• Quoted text:
## begin
Here, blend solutions of n-type ZnO NPs²³ and p-type poly(3,4-ethylenedioxythiophene):poly(styrenesulfonate) (PEDOT:PSS)²⁴ prepared in water were used to grow inorganic–organic hybrid NWs. Single ZnO NP–PEDOT:PSS hybrid NWs were produced by the meniscus-guided method^25,26 using the blend solutions of ZnO NPs and PEDOT:PSS. The single hybrid NWs showed ambipolar photoresponse depending on the illumination wavelength. Individual growth of the single hybrid NWs at the planned sites was performed for a spectrum (UV-visible)-discriminating photodetector array. We believe that single NWs with ambipolar photoresponse will open up a novel route to design new functional nanodevices for advanced optoelectronic applications.

Fig. 1(a) schematically illustrates the growth of ZnO NP–PEDOT:PSS hybrid NWs. When a micropipette touches the substrate, a meniscus of the blend solution is created at its opening. As the micropipette (radius r₀ ∼ 0.6 μm) is pulled away, the meniscus is stretched, its cross-section decreases down to the nanoscale, and the solvent (water) evaporates,²⁶ yielding a hybrid NW. As the pulling continues, a freestanding, high-aspect-ratio hybrid NW is grown. The wire radius, r, can be accurately controlled by tuning the pulling speed, v (Fig. S1, ESI†). The top schematic of Fig. 1(b) shows meniscus-guided direct writing of the hybrid NWs by manipulating the micropipette using a three-axis, motion-controlled stage. To form a connected NW, we move the suspended end of the freestanding NW down to the second electrode, with the nozzle end in close proximity so that the meniscus under the nozzle extends to immerse both the NW end and the region of contact on the second electrode. Then, the micropipette is rapidly withdrawn to form the second bond.
## end
• Written request: Please return the nanowire passage word for word from "Here, blend solutions" up to and including "advanced optoelectronic applications.". The lines have no connection to the nanowire passage.

• Data shown:
## begin
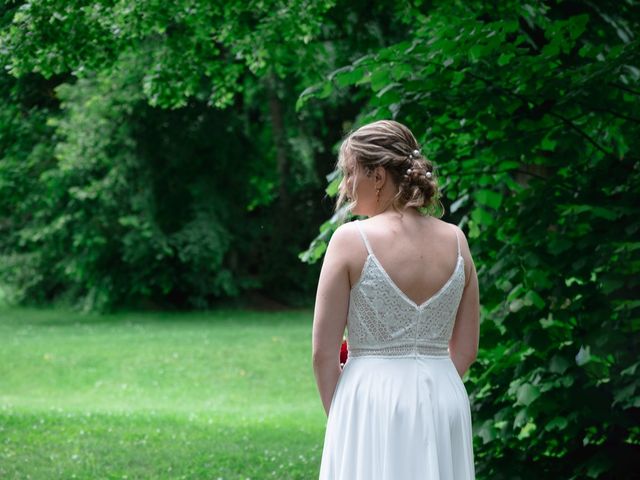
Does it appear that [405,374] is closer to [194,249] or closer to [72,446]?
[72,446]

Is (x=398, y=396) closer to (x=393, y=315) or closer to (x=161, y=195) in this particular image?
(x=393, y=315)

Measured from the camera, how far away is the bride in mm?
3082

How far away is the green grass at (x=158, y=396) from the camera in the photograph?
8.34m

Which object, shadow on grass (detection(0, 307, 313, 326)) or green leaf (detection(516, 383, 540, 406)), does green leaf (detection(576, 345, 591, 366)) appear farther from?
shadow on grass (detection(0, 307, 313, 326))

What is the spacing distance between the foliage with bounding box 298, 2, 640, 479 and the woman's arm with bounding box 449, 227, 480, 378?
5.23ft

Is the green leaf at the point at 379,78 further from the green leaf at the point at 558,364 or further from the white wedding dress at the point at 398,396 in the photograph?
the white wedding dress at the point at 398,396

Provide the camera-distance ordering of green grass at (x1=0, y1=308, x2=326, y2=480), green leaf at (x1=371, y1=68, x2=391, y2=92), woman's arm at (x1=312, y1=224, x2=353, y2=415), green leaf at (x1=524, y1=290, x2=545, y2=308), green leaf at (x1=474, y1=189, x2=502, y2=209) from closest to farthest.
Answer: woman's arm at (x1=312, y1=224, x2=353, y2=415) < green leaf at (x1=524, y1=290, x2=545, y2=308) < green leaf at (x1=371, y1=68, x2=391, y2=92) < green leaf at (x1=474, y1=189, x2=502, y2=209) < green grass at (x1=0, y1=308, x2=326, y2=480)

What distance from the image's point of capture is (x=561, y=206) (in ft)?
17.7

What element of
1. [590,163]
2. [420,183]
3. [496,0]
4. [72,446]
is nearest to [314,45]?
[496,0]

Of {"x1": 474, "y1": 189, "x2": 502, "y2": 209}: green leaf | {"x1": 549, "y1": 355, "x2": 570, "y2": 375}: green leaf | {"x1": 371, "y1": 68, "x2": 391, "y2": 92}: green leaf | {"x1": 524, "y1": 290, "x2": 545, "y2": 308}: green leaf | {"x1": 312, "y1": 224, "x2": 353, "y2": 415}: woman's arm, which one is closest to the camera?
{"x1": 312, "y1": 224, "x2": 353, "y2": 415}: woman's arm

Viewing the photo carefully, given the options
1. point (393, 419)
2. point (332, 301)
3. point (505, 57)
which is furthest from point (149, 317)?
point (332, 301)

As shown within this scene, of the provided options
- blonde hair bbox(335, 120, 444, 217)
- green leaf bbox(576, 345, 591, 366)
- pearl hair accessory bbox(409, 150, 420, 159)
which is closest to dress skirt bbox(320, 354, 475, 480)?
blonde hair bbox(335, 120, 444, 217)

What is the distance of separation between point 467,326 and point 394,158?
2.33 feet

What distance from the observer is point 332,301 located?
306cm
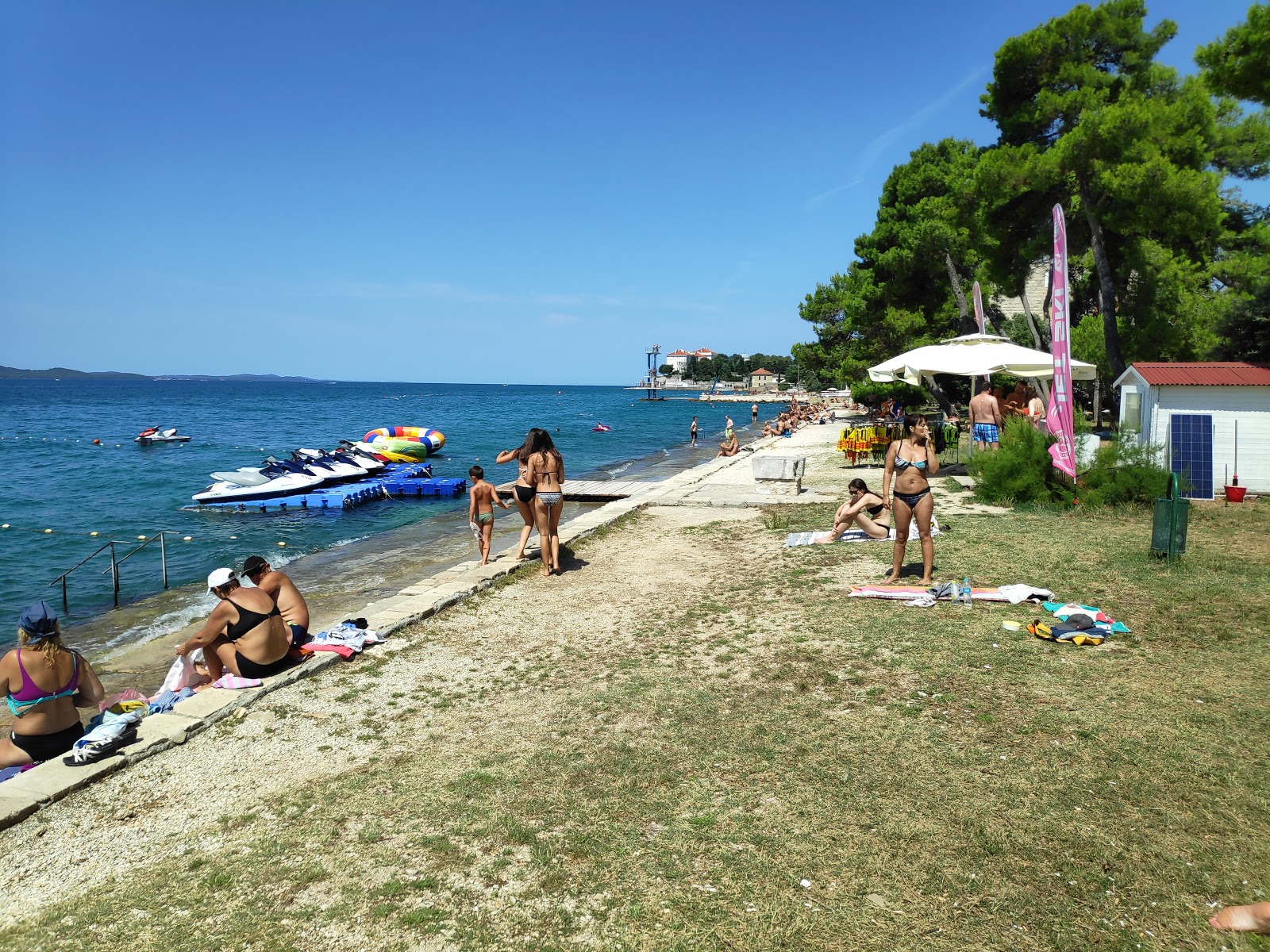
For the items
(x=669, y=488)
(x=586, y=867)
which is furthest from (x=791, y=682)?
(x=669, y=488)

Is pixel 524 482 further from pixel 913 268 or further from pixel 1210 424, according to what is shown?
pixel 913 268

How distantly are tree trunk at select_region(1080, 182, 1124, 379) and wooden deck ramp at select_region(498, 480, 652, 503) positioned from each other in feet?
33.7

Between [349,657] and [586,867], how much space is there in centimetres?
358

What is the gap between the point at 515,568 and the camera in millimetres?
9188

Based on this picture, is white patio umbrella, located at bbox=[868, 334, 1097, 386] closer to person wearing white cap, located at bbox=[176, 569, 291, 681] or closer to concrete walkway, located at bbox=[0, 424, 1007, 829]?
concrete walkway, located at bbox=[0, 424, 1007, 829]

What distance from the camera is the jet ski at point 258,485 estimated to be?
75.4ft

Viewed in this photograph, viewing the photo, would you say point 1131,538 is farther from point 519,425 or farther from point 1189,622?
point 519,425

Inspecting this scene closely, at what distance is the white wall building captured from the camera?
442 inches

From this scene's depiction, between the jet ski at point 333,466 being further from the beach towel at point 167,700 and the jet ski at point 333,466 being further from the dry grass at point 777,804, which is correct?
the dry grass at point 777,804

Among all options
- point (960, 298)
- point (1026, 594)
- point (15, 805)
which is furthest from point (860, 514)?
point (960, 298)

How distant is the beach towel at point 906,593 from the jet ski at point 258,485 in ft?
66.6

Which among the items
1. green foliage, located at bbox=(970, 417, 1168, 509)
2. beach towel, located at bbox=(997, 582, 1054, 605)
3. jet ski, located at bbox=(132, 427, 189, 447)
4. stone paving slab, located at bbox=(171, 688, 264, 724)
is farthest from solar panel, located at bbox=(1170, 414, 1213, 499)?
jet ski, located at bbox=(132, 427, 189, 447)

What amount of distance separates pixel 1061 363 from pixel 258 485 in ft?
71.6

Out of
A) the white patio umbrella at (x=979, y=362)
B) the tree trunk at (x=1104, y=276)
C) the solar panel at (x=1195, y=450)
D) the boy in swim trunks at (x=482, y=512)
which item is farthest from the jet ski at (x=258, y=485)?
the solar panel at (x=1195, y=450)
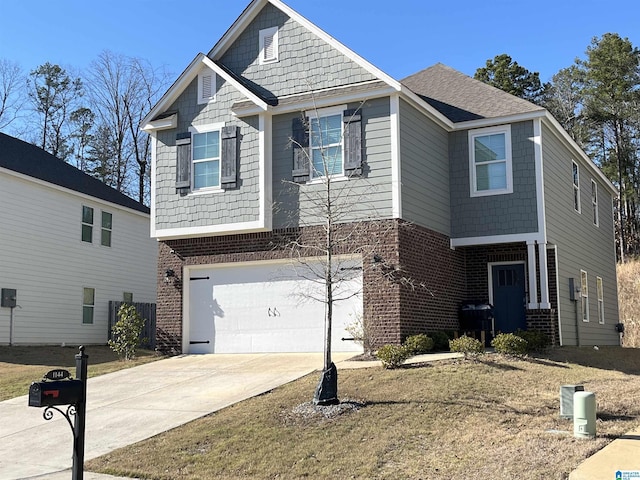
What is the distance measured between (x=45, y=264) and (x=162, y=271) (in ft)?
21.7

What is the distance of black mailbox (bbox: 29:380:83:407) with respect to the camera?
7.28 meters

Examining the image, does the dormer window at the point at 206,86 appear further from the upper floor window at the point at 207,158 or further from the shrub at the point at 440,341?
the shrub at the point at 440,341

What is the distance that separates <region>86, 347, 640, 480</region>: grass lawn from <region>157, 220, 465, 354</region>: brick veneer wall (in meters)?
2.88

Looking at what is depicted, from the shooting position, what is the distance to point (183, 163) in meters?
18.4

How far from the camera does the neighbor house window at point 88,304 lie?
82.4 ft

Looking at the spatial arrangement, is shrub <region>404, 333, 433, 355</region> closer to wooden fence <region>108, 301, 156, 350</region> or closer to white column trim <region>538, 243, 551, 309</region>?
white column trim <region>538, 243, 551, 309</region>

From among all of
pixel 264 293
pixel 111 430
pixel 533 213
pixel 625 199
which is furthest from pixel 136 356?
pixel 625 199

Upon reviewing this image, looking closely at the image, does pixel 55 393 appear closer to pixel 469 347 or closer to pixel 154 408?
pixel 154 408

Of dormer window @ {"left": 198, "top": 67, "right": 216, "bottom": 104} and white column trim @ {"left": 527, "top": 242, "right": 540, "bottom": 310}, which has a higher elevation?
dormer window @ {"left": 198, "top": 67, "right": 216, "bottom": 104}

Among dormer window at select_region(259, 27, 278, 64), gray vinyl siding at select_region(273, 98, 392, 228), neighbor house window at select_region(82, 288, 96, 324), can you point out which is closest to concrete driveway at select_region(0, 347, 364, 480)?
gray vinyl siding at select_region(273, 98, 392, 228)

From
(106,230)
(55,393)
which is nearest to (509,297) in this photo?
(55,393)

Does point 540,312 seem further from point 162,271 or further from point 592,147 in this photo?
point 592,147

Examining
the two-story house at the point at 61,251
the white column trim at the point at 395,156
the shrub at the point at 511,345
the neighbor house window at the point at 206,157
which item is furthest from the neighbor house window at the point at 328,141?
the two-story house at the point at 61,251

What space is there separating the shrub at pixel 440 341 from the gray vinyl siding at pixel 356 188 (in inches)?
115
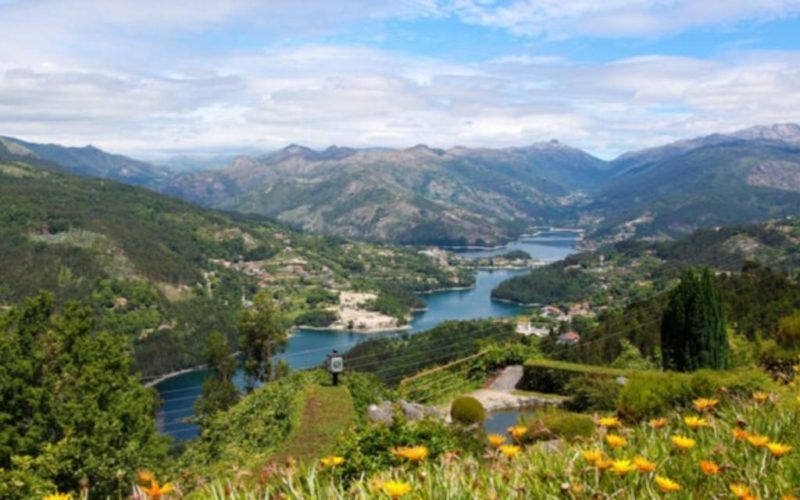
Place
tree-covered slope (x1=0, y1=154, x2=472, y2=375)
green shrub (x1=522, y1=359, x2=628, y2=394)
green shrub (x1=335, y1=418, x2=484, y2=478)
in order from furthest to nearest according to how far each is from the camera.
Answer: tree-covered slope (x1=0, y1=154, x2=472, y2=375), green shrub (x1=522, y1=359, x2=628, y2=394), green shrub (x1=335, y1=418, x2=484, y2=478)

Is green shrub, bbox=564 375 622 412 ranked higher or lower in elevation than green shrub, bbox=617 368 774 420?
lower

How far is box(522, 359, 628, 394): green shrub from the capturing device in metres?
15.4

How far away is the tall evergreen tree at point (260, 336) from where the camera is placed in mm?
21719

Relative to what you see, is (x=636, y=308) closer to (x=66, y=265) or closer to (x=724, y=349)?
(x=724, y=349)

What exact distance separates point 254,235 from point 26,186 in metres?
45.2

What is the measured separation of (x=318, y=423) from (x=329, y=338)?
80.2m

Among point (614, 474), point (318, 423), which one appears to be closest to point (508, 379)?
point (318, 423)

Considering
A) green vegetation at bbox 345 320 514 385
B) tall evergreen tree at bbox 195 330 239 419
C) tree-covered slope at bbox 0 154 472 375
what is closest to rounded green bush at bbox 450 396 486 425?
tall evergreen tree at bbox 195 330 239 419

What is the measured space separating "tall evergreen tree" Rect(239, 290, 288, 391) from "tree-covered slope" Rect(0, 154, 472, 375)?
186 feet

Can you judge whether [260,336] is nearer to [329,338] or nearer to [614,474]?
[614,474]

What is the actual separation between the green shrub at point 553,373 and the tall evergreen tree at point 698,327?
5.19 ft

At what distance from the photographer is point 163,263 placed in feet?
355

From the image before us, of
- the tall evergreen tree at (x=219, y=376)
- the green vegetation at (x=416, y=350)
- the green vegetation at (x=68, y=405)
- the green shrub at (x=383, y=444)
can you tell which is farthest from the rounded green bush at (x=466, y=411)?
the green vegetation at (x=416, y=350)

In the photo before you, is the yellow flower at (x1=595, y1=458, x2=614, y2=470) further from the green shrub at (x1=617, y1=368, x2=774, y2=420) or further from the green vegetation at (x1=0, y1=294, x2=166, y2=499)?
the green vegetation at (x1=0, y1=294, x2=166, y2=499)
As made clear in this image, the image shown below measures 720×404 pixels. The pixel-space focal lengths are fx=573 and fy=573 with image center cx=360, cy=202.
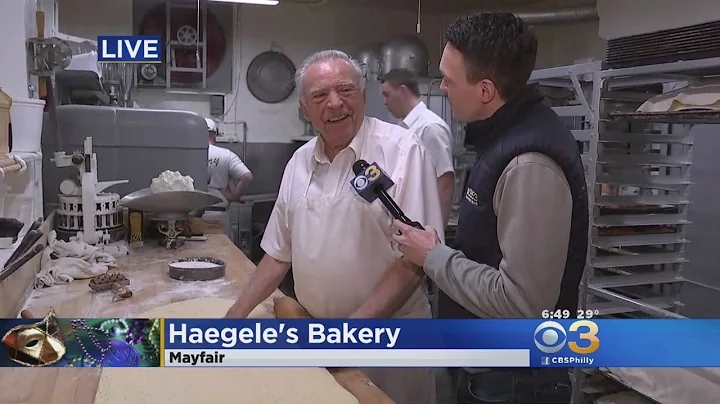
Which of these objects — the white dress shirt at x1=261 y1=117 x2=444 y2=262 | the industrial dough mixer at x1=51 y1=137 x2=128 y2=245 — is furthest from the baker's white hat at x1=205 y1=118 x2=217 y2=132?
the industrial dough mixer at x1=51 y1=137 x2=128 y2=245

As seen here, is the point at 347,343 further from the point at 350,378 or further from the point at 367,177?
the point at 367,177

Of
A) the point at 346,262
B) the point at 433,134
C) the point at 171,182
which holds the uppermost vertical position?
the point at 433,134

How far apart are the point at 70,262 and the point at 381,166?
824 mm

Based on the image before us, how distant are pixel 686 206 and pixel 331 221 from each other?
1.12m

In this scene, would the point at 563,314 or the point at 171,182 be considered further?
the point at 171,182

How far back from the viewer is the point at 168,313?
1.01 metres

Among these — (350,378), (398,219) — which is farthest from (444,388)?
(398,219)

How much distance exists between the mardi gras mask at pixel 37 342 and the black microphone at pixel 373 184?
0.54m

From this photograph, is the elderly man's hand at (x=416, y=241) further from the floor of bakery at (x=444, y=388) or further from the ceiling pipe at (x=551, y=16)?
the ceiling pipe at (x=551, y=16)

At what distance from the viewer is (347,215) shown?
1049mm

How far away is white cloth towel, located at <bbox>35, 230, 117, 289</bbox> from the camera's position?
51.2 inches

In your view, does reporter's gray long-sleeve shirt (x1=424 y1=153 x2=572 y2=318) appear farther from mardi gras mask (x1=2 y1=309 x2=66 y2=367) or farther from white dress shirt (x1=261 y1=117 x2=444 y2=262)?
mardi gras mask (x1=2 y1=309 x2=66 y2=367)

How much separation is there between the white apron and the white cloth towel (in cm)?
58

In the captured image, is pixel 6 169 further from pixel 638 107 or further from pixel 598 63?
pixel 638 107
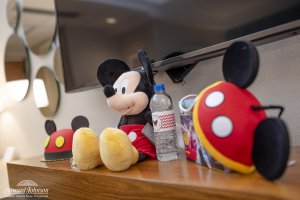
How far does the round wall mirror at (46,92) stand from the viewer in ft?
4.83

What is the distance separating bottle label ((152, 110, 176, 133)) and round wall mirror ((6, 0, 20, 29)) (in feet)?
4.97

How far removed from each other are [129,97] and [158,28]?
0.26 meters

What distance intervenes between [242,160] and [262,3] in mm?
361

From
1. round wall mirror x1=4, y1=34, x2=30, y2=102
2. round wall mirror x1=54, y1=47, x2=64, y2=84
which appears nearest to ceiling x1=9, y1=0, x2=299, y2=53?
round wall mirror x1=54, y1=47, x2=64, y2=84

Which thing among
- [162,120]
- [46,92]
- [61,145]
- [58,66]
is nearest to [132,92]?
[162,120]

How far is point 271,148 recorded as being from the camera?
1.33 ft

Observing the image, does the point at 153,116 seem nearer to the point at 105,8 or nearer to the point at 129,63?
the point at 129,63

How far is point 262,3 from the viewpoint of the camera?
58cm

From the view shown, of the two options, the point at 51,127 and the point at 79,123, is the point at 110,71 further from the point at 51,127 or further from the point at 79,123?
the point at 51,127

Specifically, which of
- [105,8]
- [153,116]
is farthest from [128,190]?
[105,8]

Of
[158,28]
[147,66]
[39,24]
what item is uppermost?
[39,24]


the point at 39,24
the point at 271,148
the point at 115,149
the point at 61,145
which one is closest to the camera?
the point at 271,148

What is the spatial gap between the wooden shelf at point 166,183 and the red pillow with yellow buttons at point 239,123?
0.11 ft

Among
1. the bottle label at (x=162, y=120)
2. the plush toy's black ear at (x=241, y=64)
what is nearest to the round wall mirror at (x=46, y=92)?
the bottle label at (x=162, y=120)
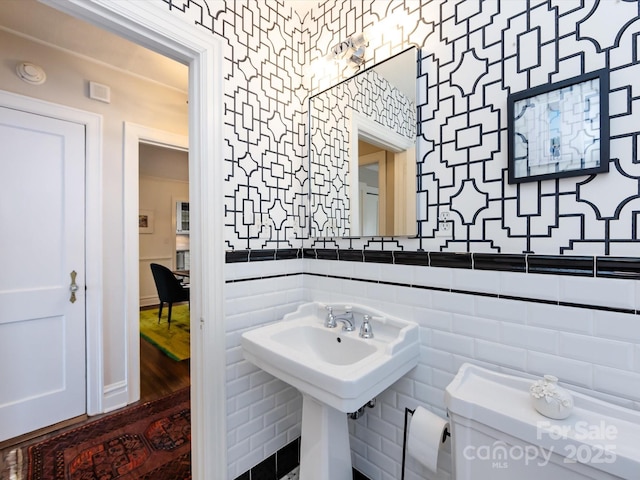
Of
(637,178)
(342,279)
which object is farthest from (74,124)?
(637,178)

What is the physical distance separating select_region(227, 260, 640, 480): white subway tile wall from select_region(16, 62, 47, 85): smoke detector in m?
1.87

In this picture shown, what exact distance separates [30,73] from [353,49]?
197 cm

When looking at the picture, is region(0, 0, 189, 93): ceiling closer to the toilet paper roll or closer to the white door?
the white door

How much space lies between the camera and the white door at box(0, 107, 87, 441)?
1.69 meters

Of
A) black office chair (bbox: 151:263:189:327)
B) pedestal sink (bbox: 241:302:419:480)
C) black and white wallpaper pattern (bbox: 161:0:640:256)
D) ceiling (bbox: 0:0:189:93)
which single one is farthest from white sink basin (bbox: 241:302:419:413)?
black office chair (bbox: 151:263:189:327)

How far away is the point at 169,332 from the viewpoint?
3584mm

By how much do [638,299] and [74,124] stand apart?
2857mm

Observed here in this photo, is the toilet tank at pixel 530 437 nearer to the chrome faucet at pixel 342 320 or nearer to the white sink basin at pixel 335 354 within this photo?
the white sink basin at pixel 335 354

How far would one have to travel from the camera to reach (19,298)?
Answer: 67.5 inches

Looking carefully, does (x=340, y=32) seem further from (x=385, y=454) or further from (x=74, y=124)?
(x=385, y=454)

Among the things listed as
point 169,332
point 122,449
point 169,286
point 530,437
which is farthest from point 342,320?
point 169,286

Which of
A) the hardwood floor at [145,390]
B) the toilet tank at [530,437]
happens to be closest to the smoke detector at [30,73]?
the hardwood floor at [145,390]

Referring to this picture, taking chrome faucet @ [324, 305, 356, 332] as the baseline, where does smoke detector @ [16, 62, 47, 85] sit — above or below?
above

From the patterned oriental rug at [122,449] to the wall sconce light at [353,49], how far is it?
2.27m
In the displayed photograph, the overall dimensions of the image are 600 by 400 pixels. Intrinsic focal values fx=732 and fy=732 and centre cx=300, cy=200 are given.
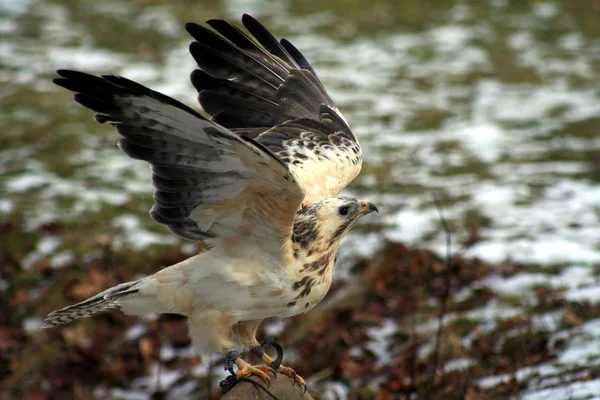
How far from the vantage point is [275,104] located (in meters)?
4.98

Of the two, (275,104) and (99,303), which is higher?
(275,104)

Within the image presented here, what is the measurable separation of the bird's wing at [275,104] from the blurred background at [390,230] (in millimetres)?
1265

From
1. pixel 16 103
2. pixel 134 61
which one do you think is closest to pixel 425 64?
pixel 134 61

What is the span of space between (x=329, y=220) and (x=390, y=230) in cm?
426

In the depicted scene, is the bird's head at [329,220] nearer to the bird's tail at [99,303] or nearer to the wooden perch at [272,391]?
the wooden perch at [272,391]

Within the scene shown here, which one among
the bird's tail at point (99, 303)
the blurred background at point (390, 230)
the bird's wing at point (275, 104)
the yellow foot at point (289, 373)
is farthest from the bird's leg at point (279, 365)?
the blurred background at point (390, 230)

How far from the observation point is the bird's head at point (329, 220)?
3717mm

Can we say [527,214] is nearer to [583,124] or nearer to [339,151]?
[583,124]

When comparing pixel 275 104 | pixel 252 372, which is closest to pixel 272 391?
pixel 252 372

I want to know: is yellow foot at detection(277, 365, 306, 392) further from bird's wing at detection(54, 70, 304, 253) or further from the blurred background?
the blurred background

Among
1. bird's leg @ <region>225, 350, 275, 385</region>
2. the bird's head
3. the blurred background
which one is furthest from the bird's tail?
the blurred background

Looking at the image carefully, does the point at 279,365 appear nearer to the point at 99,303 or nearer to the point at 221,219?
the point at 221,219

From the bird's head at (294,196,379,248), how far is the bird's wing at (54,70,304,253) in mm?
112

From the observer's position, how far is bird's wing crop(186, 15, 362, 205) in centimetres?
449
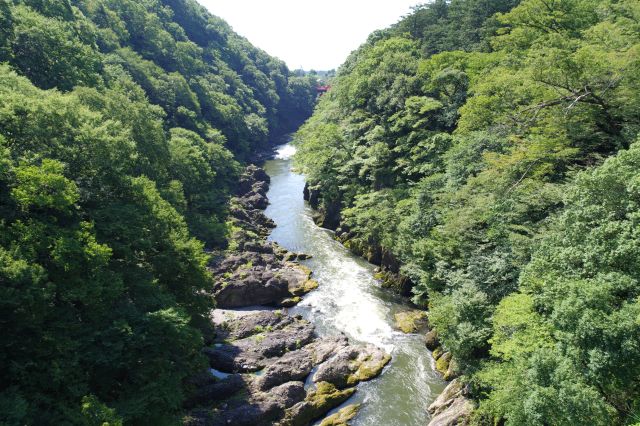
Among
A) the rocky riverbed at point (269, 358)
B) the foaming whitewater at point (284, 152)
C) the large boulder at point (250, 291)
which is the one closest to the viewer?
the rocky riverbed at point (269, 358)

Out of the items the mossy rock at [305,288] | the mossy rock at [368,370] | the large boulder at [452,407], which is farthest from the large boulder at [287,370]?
## end
• Exercise response:
Here, blend solutions of n-type ZnO NPs²³ and p-type poly(3,4-ethylenedioxythiophene):poly(styrenesulfonate) (PEDOT:PSS)²⁴ prepared in water were used to grow inorganic–organic hybrid NWs. Single ZnO NP–PEDOT:PSS hybrid NWs were produced by the meniscus-guided method^25,26 using the blend solutions of ZnO NPs and PEDOT:PSS. The single hybrid NWs showed ambipolar photoresponse depending on the illumination wavelength. Individual growth of the single hybrid NWs at the planned sites was performed for a spectrum (UV-visible)-discriminating photodetector array. We believe that single NWs with ambipolar photoresponse will open up a novel route to design new functional nanodevices for advanced optoelectronic applications.